* Work task: Your copy should start at the line with "RMF Christmas Village in Zgharta" and end at the line with "3 Bedrooms Terraced" in the data below. Transcribe only those lines, exactly, pictures excluded.

++++ Source data

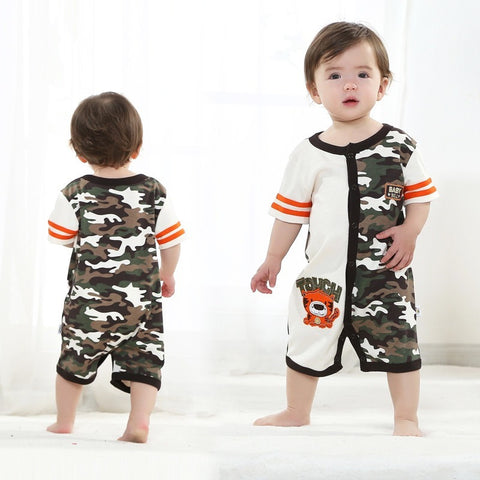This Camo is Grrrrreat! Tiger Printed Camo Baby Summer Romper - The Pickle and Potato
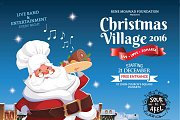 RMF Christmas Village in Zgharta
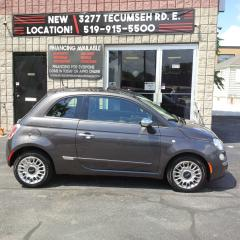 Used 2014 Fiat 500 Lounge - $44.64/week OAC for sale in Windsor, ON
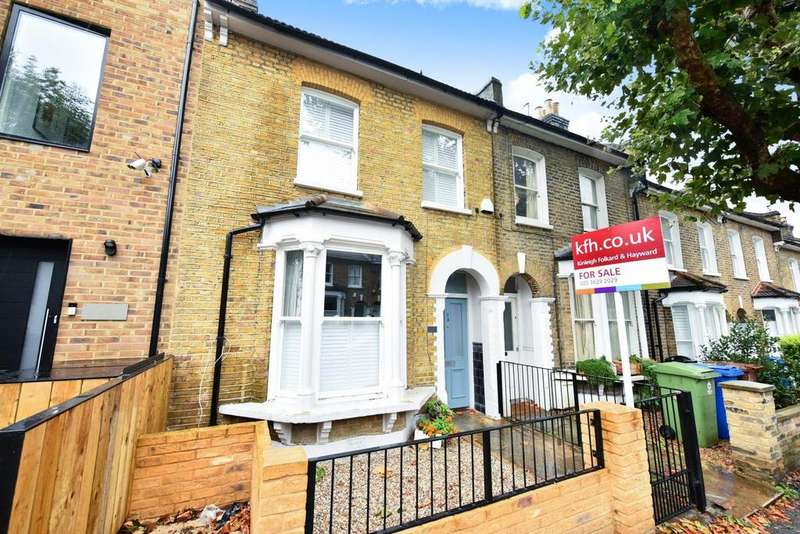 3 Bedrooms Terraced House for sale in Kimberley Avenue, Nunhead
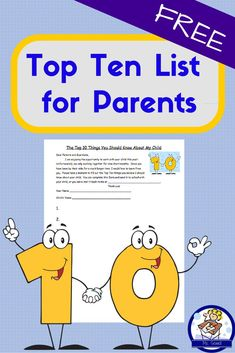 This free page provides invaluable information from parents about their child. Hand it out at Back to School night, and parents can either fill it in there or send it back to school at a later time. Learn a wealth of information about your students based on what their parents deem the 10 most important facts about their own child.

++++++++

* Exercise answer:
 RMF Christmas Village in Zgharta
 Used 2014 Fiat 500 Lounge - $44.64/week OAC for sale in Windsor, ON
 3 Bedrooms Terraced House for sale in Kimberley Avenue, Nunhead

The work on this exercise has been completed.